The use of endoscopic ultrasound and cyst fluid fine-needle aspiration may be useful to determine the nature and association of cystic lymphangiomas with other structures, and allows better pre-operative characterization of the lesion. Aspirated fluid may be evaluated from a cytological perspective, including the research of tumor cells and atypical lymphocytes, or from a chemical perspective, including measuring levels of amylase and tumor markers. Carcinoembryonic antigen was indicated to be the most useful marker to differentiate malignant potential-mucinous cysts from serous and non-neoplastic lesions in a large prospective study conducted by Khalid et al (16). An increasing level of attention is being focused on the analysis of the DNA quality of fluids and genetic mutation panels, including Kirsten rat sarcoma viral oncogene homolog, p53 and deleted in pancreatic carcinoma 4 mutations, in order to distinguish benign from malignant lesions (16).

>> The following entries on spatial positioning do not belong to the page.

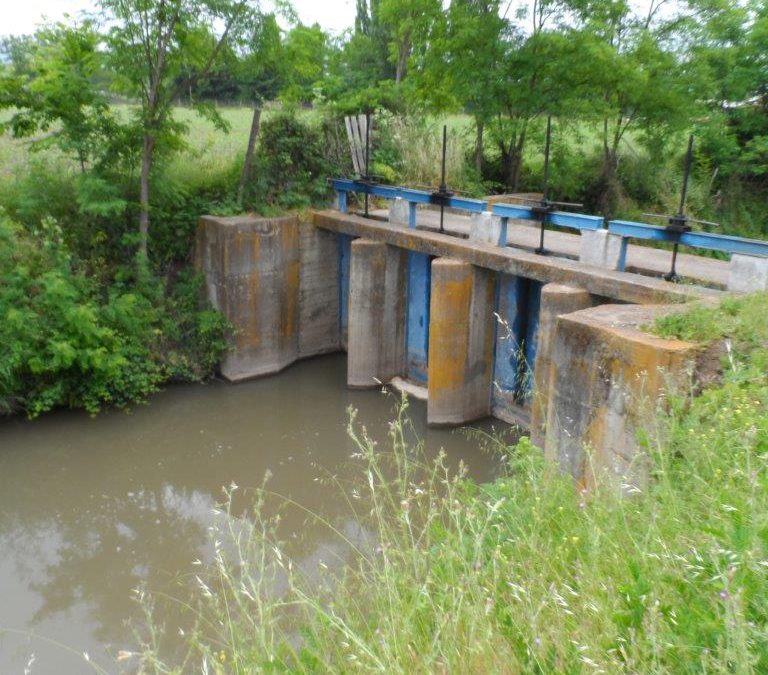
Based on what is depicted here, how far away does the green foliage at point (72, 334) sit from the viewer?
909 cm

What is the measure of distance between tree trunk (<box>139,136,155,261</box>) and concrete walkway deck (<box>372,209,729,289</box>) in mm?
3427

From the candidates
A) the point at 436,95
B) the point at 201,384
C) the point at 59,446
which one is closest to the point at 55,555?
the point at 59,446

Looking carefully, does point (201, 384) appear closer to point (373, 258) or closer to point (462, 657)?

Cytological features are useful for the pre-operative diagnosis of lymphangioma, particularly for small and asymptomatic lesions, and include assessment of the triglyceride levels (~5,000 mg/dl; normal level, <3,000 mg/dl) whereby increased triglyceride levels may indicate lymphangioma, and the presence of lymphocytes and milky fluid (17).
The major epidemiological and morphological characteristics of cystic lesions are summarized in Tables I–III. However, determining a pre-operative diagnosis is often challenging, and in the majority of cases, a diagnosis is only possible subsequent to a histological examination of the surgical specimen.
In conclusion, in the presence of a retroperitoneal cystic mass, clarifying whether the mass is a neoplastic lesion is important in order to understand its nature and malignant potential. The retroperitoneal region is a rare localization of cystic lymphangiomas, however, it should be included in the differential diagnosis of cystic lesions (Tables I–III) (18–33). The recommended treatment for retroperitoneal cystic masses is complete surgical excision, as a partial resection is associated with increased rates of recurrence. The follow-up program is not well established. The two patients in the present study underwent a clinical and radiological surveillance program and, at present, are free of recurrence.